## How to complete this task
In the listing below, find each line with the string "deer" and report it.

- Opening Delimiter -

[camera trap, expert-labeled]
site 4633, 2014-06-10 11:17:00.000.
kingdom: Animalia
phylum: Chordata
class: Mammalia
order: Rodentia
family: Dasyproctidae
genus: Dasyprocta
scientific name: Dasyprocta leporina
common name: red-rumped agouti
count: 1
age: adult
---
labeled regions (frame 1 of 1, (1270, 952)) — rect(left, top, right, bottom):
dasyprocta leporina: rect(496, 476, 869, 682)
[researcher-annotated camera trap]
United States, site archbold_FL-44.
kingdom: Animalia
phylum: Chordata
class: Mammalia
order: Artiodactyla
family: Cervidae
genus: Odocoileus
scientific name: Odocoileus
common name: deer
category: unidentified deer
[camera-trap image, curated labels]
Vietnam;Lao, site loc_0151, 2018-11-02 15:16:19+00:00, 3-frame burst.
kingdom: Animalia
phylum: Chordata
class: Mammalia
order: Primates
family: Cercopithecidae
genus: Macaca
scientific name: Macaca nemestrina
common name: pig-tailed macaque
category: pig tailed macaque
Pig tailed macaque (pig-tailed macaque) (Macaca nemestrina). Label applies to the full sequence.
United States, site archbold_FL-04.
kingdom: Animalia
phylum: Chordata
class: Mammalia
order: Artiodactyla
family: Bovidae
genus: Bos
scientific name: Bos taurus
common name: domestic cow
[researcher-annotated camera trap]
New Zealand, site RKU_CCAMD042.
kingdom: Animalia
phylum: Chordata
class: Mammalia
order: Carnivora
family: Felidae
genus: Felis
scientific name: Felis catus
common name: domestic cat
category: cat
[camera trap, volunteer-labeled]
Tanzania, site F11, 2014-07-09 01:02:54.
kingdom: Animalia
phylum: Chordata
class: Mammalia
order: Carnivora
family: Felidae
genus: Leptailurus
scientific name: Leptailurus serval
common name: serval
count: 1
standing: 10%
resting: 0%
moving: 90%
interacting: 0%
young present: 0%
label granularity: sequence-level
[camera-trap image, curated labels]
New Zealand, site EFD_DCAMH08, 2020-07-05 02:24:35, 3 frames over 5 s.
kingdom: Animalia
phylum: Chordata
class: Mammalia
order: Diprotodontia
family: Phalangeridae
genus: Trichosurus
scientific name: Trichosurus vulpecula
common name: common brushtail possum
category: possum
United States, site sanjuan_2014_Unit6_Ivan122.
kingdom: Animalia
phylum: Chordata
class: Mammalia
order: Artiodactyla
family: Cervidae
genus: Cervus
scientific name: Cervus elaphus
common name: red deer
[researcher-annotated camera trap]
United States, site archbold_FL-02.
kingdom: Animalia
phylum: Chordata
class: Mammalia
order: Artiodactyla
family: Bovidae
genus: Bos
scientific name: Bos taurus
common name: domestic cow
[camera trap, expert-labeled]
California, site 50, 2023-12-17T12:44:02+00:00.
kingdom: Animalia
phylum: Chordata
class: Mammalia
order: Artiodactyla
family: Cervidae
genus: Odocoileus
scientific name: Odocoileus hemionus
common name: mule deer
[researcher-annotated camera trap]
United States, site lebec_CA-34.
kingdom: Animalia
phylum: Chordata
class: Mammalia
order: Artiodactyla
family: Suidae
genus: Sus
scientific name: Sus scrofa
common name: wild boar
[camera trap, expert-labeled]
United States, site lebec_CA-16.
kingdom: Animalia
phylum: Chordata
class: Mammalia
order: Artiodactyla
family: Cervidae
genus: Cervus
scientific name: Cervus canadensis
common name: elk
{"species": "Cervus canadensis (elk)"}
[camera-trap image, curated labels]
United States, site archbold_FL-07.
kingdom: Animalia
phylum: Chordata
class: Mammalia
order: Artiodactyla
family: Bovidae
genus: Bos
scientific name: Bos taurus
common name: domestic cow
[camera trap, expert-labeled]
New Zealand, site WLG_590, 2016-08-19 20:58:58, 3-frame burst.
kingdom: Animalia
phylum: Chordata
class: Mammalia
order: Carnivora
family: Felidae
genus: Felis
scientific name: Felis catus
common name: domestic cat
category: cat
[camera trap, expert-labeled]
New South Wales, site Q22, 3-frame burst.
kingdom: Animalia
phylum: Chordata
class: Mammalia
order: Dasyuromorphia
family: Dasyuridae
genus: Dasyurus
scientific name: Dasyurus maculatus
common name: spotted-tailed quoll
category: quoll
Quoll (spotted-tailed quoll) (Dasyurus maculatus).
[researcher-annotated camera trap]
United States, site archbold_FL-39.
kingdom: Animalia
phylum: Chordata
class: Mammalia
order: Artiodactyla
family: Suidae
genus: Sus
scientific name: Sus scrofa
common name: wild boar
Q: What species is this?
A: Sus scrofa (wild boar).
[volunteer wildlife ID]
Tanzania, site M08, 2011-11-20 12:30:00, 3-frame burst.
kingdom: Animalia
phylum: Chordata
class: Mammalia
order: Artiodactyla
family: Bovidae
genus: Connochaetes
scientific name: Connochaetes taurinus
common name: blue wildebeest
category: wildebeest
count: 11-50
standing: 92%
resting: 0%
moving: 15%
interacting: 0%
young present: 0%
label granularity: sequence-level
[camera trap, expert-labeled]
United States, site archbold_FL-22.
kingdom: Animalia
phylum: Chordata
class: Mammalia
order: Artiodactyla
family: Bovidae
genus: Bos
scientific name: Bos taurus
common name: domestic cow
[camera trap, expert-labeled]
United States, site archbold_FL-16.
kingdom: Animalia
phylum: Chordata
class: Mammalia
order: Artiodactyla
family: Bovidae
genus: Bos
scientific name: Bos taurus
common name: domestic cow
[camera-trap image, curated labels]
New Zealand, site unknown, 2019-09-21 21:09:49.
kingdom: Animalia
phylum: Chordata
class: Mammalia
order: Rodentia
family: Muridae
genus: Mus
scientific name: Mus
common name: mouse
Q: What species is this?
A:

- Closing Delimiter -

## Exercise response
common name: deer
category: unidentified deer
common name: red deer
common name: mule deer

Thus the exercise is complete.